Exercise task: Reproduce the records from the line containing "Among the items" through the line containing "6.57 meters", keeping both of those lines. Omit the pictures from your answer.

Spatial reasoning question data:
** BEGIN **

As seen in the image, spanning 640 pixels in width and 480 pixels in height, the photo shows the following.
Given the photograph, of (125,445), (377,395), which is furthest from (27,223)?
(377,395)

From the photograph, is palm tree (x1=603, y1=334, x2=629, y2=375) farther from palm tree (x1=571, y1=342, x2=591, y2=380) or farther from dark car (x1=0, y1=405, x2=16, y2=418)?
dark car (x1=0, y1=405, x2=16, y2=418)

** END **
** BEGIN **

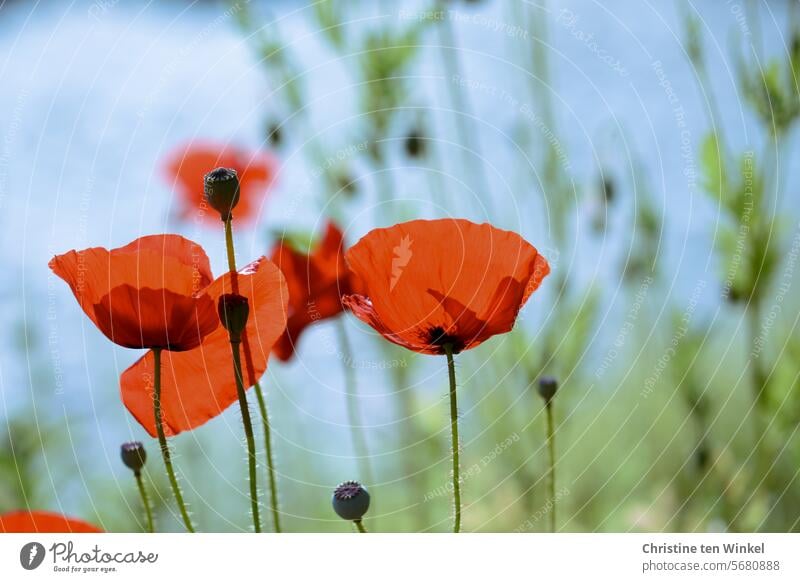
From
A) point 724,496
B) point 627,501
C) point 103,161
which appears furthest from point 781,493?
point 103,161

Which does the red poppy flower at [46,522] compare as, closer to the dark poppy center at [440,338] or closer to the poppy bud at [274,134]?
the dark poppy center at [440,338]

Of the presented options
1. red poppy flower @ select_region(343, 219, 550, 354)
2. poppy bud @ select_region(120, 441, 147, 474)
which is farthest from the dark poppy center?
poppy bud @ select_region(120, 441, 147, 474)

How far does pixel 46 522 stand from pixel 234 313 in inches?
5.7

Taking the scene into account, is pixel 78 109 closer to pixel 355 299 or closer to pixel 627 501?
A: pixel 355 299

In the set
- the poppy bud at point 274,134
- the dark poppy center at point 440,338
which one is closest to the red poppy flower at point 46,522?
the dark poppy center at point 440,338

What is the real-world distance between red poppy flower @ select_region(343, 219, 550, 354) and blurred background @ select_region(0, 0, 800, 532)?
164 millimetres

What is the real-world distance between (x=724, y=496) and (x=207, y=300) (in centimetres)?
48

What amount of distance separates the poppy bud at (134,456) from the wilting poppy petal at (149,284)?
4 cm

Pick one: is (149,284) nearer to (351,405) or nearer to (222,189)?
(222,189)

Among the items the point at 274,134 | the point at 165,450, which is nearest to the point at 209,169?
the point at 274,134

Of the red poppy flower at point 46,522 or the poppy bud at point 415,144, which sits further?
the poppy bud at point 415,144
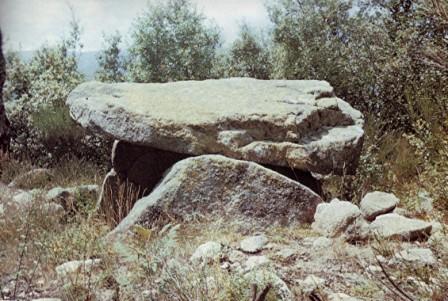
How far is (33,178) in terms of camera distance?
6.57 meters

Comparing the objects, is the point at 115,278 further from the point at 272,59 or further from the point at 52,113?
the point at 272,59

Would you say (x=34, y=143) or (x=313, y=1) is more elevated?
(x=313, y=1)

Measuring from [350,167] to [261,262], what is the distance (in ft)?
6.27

** END **

Solution to this problem:
Among the items the point at 274,134 | the point at 165,450, which is nearest to the point at 209,169?
the point at 274,134

Of the red poppy flower at point 46,522 or the poppy bud at point 415,144, which sits further?
the poppy bud at point 415,144
How far is (33,178) in terms of camera distance?
6.57 meters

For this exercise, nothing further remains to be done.